DOGS, DOGS AND MORE DOGS
Anywhere you go in India, one thing you’ll see a lot of, in addition to people, is dogs. Some estimates put India’s roaming dog population at 35 million, but no one knows for sure. What we do know for certain is that with dogs’ high fertility rates, and large amounts of edible waste available for scavenging, India’s dog population will only continue to increase failing large-scale intervention. The increasing incidents of human-dog conflict in various parts of the country, resulting in occasional tragic consequences such as human rabies deaths and brutal dog culls, demand an immediate, aggressive response.
Although street dogs play a valuable ecological role as scavengers in societies in which waste management is not adequately developed, an over-abundance of roaming dogs can lead to problems. Their welfare is often poor. Nursing canine mothers in areas with a high human population density may bite passers-by while trying to defend their pups. When dogs challenge each other for dominance of turf, or during mating season, people may get bitten in the crossfire. Dogs that reside near meat shops or slaughterhouses may become aggressive in their efforts to protect their high-value, nutrition-rich food sources. And too many dogs in areas with high vehicular traffic can result in tragic accidents that injure both people and dogs. Finally, the rabies virus, fatal if contracted by humans, is transmitted largely through the bites of infected dogs. The scale of the problem is large, and the time to address it is now. The good news is that street dog populations can be managed in a humane and scientifically proven manner, and rabies can be eradicated.
HOW CAN WE SOLVE THE PROBLEM?
India’s free-roaming dog population can be successfully managed through ABC, or “animal birth control”, a process by which dogs are surgically sterilized so they do not reproduce. At the time of surgery, the dogs are vaccinated against rabies. It is against the law to kill dogs in India. The only legal way to address the issues of an over-abundant dog population is through the implementation of ABC. In order to prevent further population growth and stop the spread of rabies, it is necessary to sterilize and vaccinate 70% of the dog population. If the goal is to decrease the population and eradicate rabies, then more than 70% of the dog population must be subject to the intervention. Dog population control will be achieved more quickly if female dogs are the focus of sterilization efforts.

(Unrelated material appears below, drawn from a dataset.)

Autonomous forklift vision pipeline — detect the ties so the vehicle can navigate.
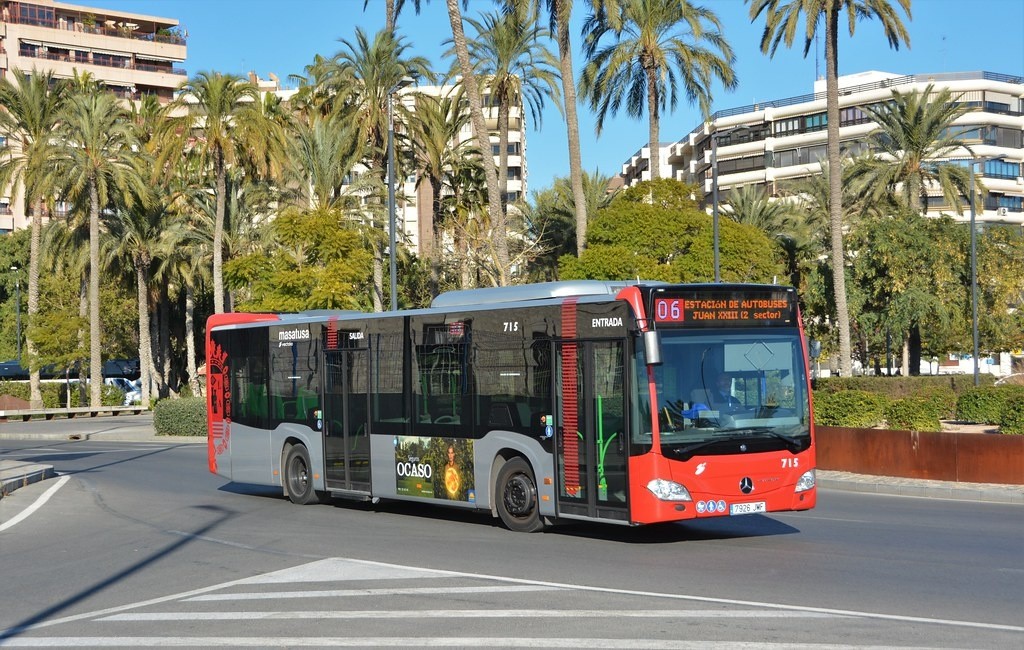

Through rigorous implementation of ABC at a high standard and on a large scale throughout India, we can achieve the goal of decreasing the street dog population in a scientific manner and without cruelty. We can also eradicate rabies. These are our goals at ABC India.
WHY HAS THE ABC PROGRAM BEEN OF LIMITED SUCCESS THUS FAR?
It can be reasonably asked why, if the program has been in place for some time, it has not yet yielded better results. Historically, ABC has generally been taken up in India here and there as a small-scale animal welfare measure in order to prevent dog culls by the authorities, rather than as a serious animal population control and rabies eradication strategy. Although it is crucial when implementing ABC to adhere to the highest animal welfare standards, and although ABC contributes immeasurably to the welfare of dogs by reducing their suffering on a massive scale, to push the program ahead ABC should be viewed principally as dog population control, rather than as animal welfare.
Further, in order for dog sterilization and anti-rabies vaccination to be successful in eradicating rabies, reducing numbers of dogs, and decreasing the incidence of dog bite, it has to be implemented on a large scale and in a systematic and sustained manner. The public also has to be educated about how to avoid conflict with dogs, and what to do to prevent rabies infection should they happen to get bitten. For an assortment of reasons, from plain old politics to lack of resources, these conditions have not yet been adequately met in enough parts of India.